Written task |
Reproduce the listing below with every occurrence of "brown cow" changed to "black cow" and nothing else altered. Omit the pictures from your answer.

Dataset excerpts |
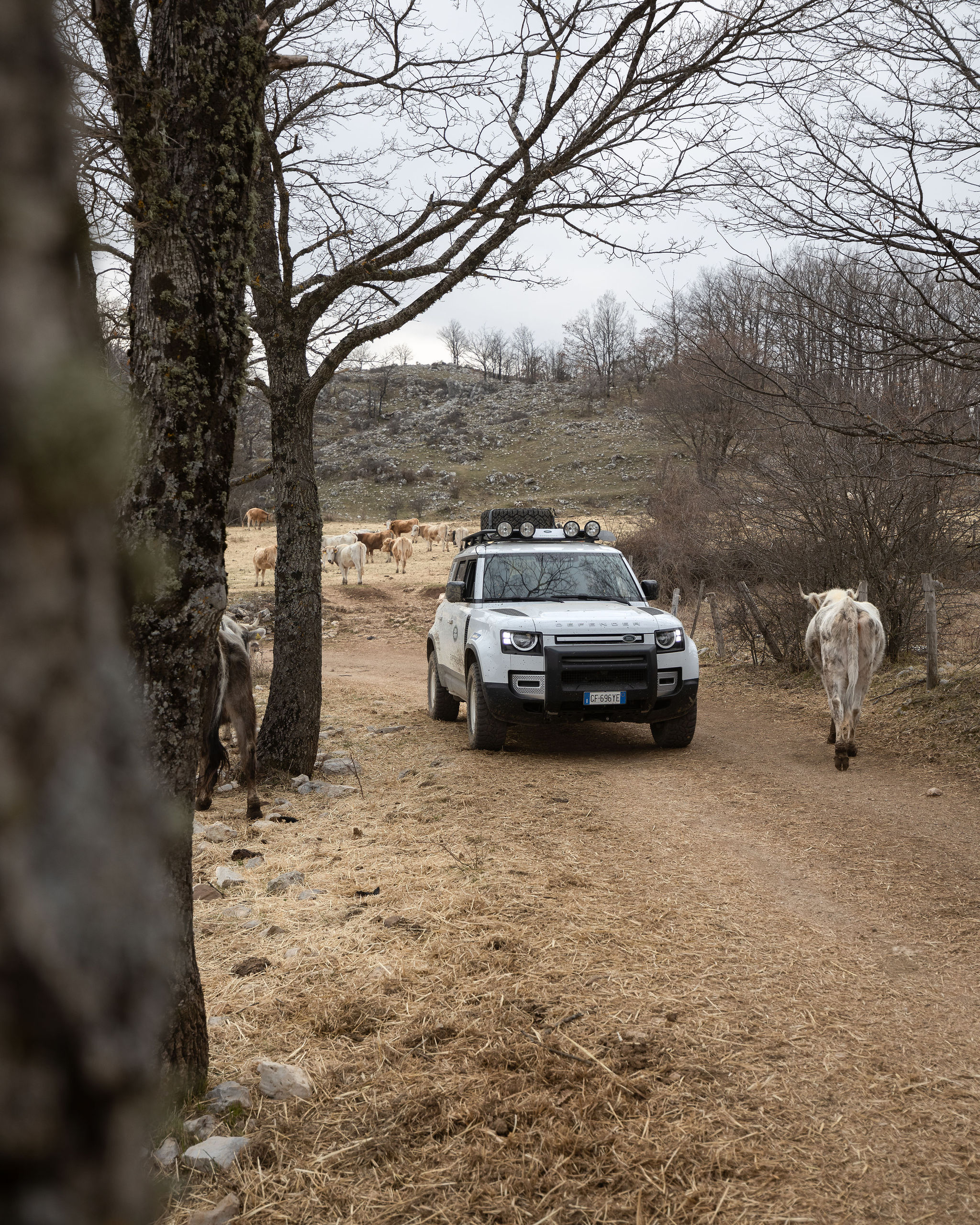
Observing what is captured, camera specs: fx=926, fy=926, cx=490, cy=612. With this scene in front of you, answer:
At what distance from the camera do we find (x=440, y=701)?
1215 centimetres

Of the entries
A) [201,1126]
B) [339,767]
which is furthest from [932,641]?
[201,1126]

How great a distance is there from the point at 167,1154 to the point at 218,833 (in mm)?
4329

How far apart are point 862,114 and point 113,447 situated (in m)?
8.02

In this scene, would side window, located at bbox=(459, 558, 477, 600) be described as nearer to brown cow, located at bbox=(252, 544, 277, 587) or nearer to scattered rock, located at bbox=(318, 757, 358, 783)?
scattered rock, located at bbox=(318, 757, 358, 783)

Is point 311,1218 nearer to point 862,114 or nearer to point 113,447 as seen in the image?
point 113,447

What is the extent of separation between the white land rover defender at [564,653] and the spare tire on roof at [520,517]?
5.68 m

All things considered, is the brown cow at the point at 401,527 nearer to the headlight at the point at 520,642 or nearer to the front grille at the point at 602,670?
the headlight at the point at 520,642

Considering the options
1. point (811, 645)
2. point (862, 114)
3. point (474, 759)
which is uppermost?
point (862, 114)

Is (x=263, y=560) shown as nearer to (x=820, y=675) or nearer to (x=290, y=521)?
(x=290, y=521)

Answer for the task |
Observing what is captured, camera specs: fx=926, fy=926, cx=490, cy=612. With this scene in front of you, answer:
At what distance from the camera do we find (x=440, y=701)?
1215 centimetres

Of the entries
A) [201,1126]
B) [339,767]
which is furthest from [932,641]?
[201,1126]

How great a distance is there from the point at 167,1154 to the point at 218,833 (in mm)?
4329

How far apart are point 862,114 and point 113,447 situated (in m)?
8.02

In this scene, would side window, located at bbox=(459, 558, 477, 600) be described as nearer to black cow, located at bbox=(252, 544, 277, 587) or nearer to scattered rock, located at bbox=(318, 757, 358, 783)?
scattered rock, located at bbox=(318, 757, 358, 783)

Is point 311,1218 nearer to point 862,114 or nearer to point 113,447 as seen in the image?
point 113,447

What is the extent of separation between the white land rover defender at [564,653] and the spare tire on roof at [520,517]?
5.68 m

All things considered, is the black cow at the point at 401,527 nearer to the headlight at the point at 520,642 or nearer to the front grille at the point at 602,670?
the headlight at the point at 520,642

Considering the options
1. point (811, 645)
2. point (862, 114)
3. point (474, 759)
which is uppermost?
point (862, 114)

Is (x=263, y=560) shown as nearer to (x=820, y=675) or nearer to (x=290, y=521)?
(x=290, y=521)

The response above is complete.